I was thinking how pathetic it is when I resent attractive female writers for being both attractive and talented.

I was thinking how almost everyone resents brazenly displayed intelligence.

I was thinking a friend of mine’s well-polished anecdotes might be rehearsed beforehand in the mirror.

I was thinking how important it is we can read together for hours in bed.

I was thinking I love my own company too much to sustain a long-term relationship.

I was thinking how fucking banal these thoughts might read to an outsider.

I was thinking how I have never met an unboring drunk.

I was thinking how little people care about social graces.

I was thinking I wasted £50 to watch, from a balcony a mile from the stage, a teensy Morrissey performing an uninspired set.

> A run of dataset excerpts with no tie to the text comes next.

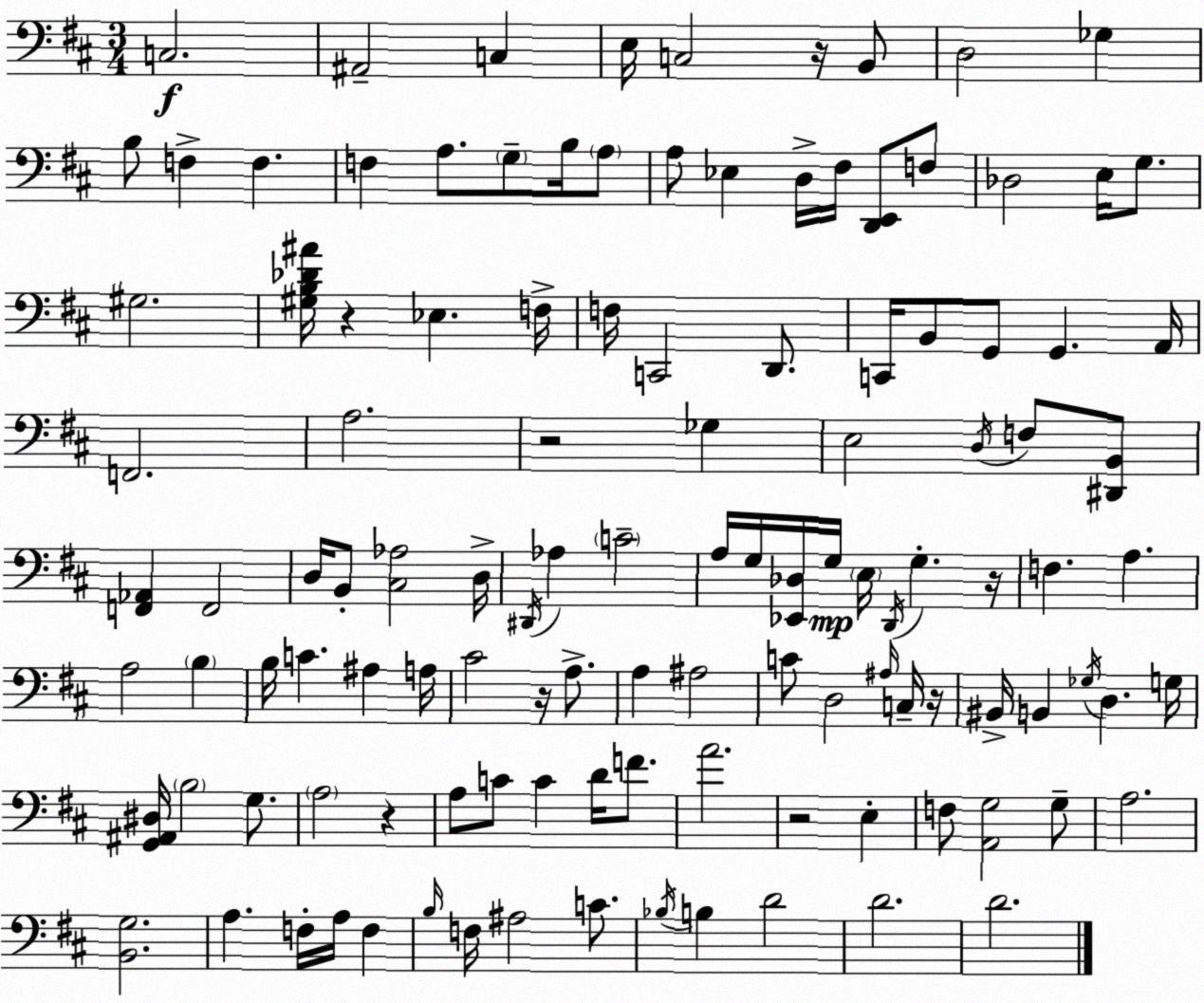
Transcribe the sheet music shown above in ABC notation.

X:1
T:Untitled
M:3/4
L:1/4
K:D
C,2 ^A,,2 C, E,/4 C,2 z/4 B,,/2 D,2 _G, B,/2 F, F, F, A,/2 G,/2 B,/4 A,/2 A,/2 _E, D,/4 ^F,/4 [D,,E,,]/2 F,/2 _D,2 E,/4 G,/2 ^G,2 [^G,B,_D^A]/4 z _E, F,/4 F,/4 C,,2 D,,/2 C,,/4 B,,/2 G,,/2 G,, A,,/4 F,,2 A,2 z2 _G, E,2 D,/4 F,/2 [^D,,B,,]/2 [F,,_A,,] F,,2 D,/4 B,,/2 [^C,_A,]2 D,/4 ^D,,/4 _A, C2 A,/4 G,/4 [_E,,_D,]/4 G,/4 E,/4 D,,/4 G, z/4 F, A, A,2 B, B,/4 C ^A, A,/4 ^C2 z/4 A,/2 A, ^A,2 C/2 D,2 ^A,/4 C,/4 z/4 ^B,,/4 B,, _G,/4 D, G,/4 [G,,^A,,^D,]/4 B,2 G,/2 A,2 z A,/2 C/2 C D/4 F/2 A2 z2 E, F,/2 [A,,G,]2 G,/2 A,2 [B,,G,]2 A, F,/4 A,/4 F, B,/4 F,/4 ^A,2 C/2 _B,/4 B, D2 D2 D2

I was thinking how passionate love often struggles to transcend a fondness for shit novels and corny music.

I was thinking I will always be poor, and whether this should particularly bother me.

I was thinking only writers would have the arrogance to believe people might want to read a stream of their semi-varnished thoughts.

I was thinking I have 1325 Goodreads followers and hardly any of them wish to discuss books with me.

I was thinking to maintain most of my friendships, I have to engineer 90% of our meetings, and whether this reflects more on my desirability as friend then on my friends’ laziness for planning.

I was thinking of you, whoever you may be.